Problem to work on
Using the records below, filter for lines that contain the string "United" and copy them out.

Collected data entries:
________________________________________

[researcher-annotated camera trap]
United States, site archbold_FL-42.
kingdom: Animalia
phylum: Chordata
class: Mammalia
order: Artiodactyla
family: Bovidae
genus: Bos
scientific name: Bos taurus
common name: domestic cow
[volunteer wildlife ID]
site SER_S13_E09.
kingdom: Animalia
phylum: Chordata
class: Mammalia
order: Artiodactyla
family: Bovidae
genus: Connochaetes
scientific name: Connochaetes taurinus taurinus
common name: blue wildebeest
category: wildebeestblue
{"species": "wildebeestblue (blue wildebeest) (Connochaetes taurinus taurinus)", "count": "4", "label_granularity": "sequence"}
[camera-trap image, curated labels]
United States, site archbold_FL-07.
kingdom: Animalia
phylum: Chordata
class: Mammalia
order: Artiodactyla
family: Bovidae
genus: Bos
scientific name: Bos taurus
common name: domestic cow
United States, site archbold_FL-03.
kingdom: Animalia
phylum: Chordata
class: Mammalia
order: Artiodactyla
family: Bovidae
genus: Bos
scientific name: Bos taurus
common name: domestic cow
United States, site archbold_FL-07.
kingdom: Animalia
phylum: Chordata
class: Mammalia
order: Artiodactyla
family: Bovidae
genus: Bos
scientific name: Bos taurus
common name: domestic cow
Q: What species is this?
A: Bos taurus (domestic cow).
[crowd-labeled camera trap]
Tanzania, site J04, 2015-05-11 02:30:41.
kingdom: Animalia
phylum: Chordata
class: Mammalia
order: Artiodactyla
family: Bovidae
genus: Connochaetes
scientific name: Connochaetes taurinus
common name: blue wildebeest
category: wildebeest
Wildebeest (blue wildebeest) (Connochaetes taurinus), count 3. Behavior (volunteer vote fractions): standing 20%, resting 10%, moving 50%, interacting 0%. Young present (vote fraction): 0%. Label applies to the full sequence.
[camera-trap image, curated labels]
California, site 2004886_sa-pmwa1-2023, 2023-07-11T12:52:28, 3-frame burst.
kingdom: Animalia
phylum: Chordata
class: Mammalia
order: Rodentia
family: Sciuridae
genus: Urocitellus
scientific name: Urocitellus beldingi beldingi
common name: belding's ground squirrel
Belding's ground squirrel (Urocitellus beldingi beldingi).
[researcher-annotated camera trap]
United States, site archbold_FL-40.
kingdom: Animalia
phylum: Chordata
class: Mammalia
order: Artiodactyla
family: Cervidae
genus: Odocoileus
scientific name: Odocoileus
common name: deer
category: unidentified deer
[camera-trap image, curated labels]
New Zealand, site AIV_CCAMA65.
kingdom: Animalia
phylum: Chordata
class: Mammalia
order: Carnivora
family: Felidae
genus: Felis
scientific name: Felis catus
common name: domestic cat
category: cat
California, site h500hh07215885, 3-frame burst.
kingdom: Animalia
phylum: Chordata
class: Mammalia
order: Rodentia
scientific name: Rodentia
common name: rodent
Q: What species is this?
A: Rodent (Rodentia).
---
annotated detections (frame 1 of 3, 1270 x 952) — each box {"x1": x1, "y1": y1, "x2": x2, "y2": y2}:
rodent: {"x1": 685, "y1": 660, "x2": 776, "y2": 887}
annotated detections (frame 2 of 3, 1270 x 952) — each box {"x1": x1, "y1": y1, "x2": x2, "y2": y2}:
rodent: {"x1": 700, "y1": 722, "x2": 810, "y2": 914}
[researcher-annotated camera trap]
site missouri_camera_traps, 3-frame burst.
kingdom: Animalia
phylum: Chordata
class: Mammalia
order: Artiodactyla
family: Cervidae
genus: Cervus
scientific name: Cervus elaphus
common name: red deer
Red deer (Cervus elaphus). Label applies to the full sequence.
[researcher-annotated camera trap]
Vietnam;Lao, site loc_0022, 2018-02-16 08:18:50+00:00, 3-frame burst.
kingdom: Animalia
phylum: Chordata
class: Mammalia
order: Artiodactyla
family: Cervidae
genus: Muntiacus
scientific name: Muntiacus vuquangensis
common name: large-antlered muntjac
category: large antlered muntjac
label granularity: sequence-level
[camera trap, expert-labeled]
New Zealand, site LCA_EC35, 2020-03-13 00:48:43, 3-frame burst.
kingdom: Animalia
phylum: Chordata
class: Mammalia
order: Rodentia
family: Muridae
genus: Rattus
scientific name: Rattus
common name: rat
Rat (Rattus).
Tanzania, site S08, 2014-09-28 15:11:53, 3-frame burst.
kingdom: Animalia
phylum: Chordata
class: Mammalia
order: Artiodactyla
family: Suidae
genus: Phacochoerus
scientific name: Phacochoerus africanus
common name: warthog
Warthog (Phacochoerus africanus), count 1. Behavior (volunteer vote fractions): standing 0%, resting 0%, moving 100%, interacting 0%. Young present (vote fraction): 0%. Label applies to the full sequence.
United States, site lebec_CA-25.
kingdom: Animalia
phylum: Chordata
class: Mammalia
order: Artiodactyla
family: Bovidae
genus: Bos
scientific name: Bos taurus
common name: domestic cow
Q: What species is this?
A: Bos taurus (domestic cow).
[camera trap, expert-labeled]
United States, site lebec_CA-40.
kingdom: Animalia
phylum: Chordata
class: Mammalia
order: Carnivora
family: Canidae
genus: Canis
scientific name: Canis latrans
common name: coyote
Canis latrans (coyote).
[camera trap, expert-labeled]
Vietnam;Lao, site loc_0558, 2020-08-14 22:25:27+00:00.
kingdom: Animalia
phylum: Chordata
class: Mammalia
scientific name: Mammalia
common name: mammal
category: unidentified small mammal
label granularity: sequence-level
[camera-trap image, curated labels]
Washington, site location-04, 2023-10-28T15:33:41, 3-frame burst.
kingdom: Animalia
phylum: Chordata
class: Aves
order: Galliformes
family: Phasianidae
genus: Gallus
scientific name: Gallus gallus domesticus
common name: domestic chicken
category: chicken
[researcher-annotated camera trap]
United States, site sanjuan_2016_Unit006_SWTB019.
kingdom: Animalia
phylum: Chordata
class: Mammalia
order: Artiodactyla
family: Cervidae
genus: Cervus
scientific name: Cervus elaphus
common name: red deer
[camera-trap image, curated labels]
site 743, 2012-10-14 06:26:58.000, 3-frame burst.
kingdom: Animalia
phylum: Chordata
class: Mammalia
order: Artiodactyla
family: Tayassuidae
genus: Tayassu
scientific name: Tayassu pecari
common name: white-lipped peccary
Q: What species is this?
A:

________________________________________

Exercise result
United States, site archbold_FL-42.
United States, site archbold_FL-07.
United States, site archbold_FL-03.
United States, site archbold_FL-07.
United States, site archbold_FL-40.
United States, site lebec_CA-25.
United States, site lebec_CA-40.
United States, site sanjuan_2016_Unit006_SWTB019.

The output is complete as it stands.